Medically reviewed by Sam Rajaratnam FRCS (Tr. & Ortho).

Knee Instability – What is it?

knee brace

Knee Brace

In some patients, the kneecap (patella) has a tendency to disengage from its normal position and dislocate to one side. This can lead to a feeling of looseness and giving way of the knee, causing patients to easily lose confidence in their knee. Commonly this is called knee instability.

Knee instability is often due to an abnormality in the way the front of the knee joint is formed. For example it may be related to a shallow trochlear groove, a small and high placed patella, or there may be abnormalities in the soft tissues and ligaments around the knee. This is often called patellofemoral dysplasia.

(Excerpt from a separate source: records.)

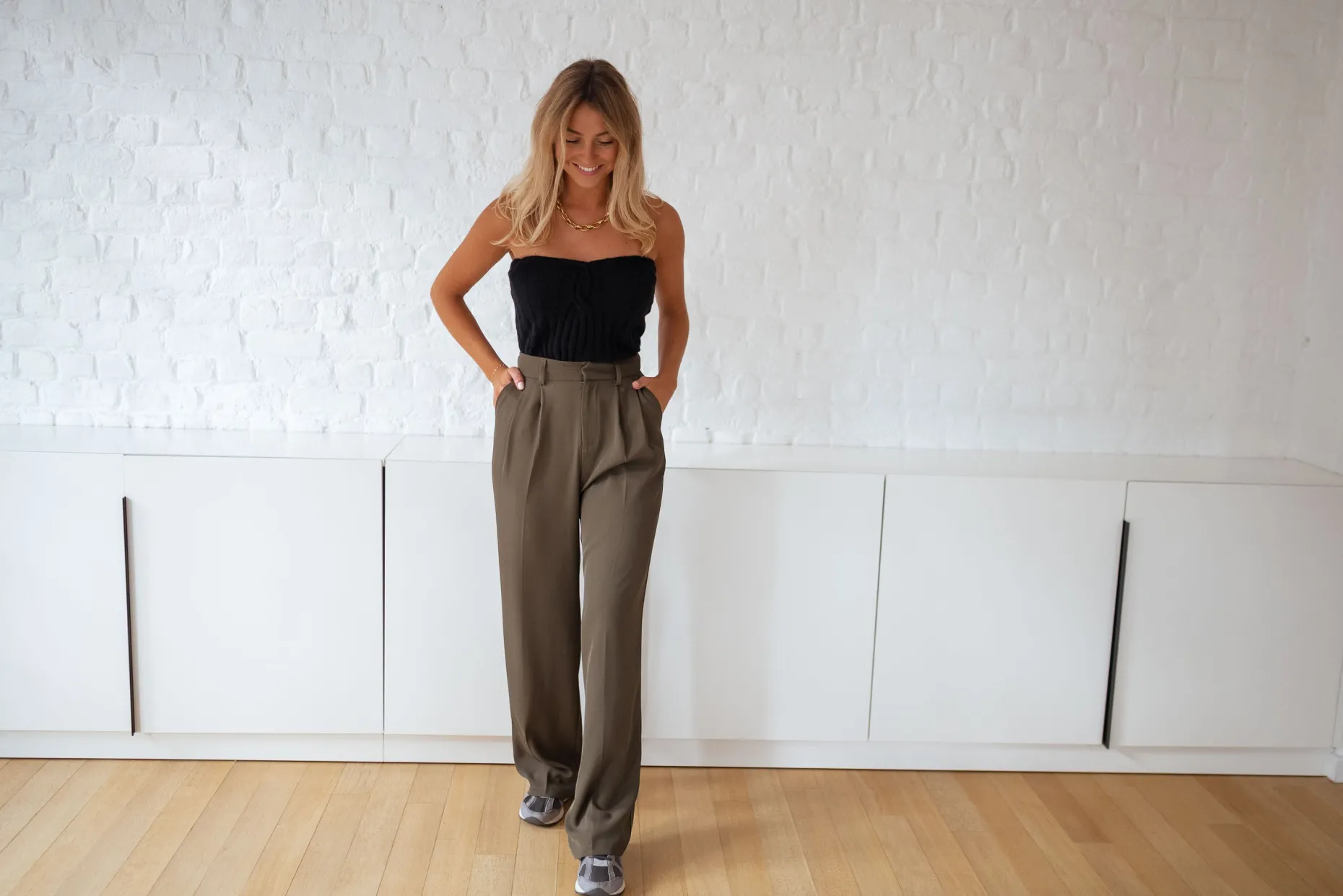 Discount Top Vince - noirEasy Clothes Femme Tops & T-shirts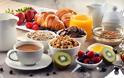 Αυτό είναι το πρωινό που μπορεί να μειώσει κατά 25% τον κίνδυνο εμφάνισης διαβήτη! - Φωτογραφία 1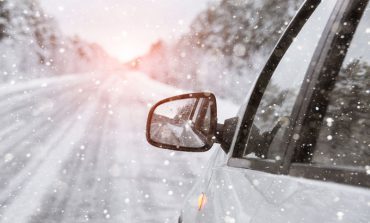 Top tips for looking after your car in winter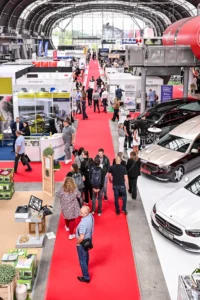 Necroexpo 2026 - dzień 2
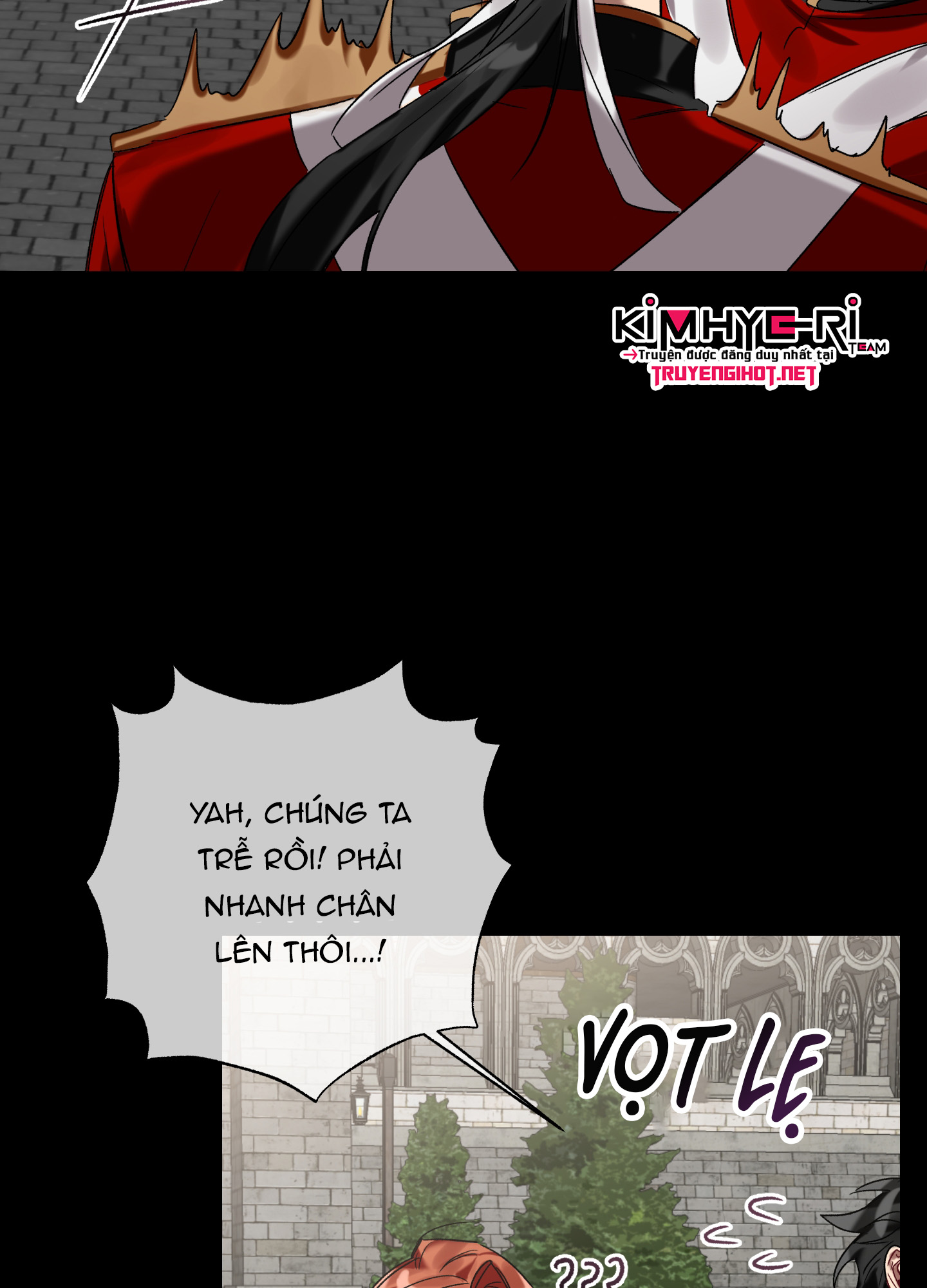 bỗng ngày nọ bị một tên đáng ghét cầu hôn chapter 11.1 31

Occasionally, patella instability can occur in a knee with normal anatomy, following a twisting or sporting injury. This is called a traumatic dislocation.

Patella Instability Diagnosis

A careful assessment of the patient’s clinical history and physical presentation, and a combination of special X-rays, CT scans and MRI scans will let your surgeon know exactly what is happening with your patellofemoral joint.

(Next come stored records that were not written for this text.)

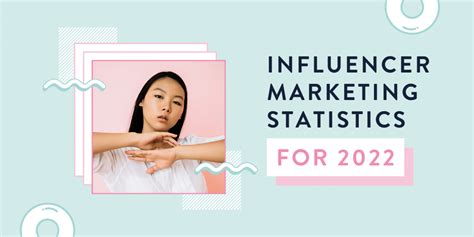 Key Influencer Marketing Statistics For 2022 Cure Media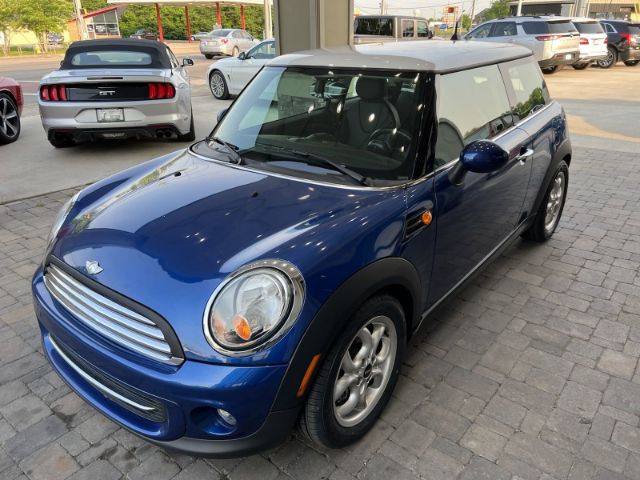 MINI COOPER HARDTOP 2013 wmwsu3c58dt375612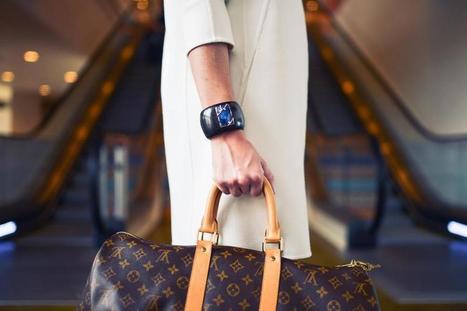 La mode et le luxe : ces métiers qui recrutent | Métiers, emplois et formations dans la filière cuir | Scoop.it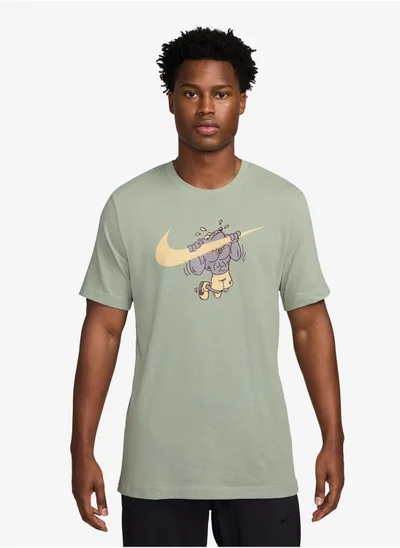 Nike Men's Dri-FIT Training T-Shirt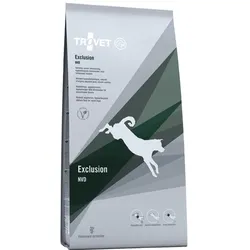 TROVET NVD Exclusion - Vegetarische Ernährung (für Hunde) 12,5 kg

Patella Instability Treatment

Patella instability is completely curable surgically with a combination of sports physiotherapy and surgical stabilisation

As soon as possible the kneecap needs to be gently relocated; this often takes place in the A&E setting.

In some cases, conservative treatment which includes physiotherapy, hydrotherapy, taping and muscle building in the gym may treat the condition.

Often when the patella is recurrently unstable (i.e. the kneecap feels unstable and repeatedly comes out of joint), surgery is required to repair the medial patellofemoral ligament (MPFL) along with contracture releases and bony realignment procedures (called a tibial tubercle osteotomy).

The procedure that is required to correct recurrent instability of the patella depends on whether the instability is due to a soft tissue laxity, a bony malalignment issue, or a combined abnormality.

The necessary operation and rehabilitation thus varies from patient to patient. Depending on the exact cause of the instability, patients will have an individually assessed physiotherapy programme.

Mr. Rajaratnam has a particular interest in disorders of the patellofemoral joint, and has treated a number of patients with PFJ instability; most get back to active sports with confidence.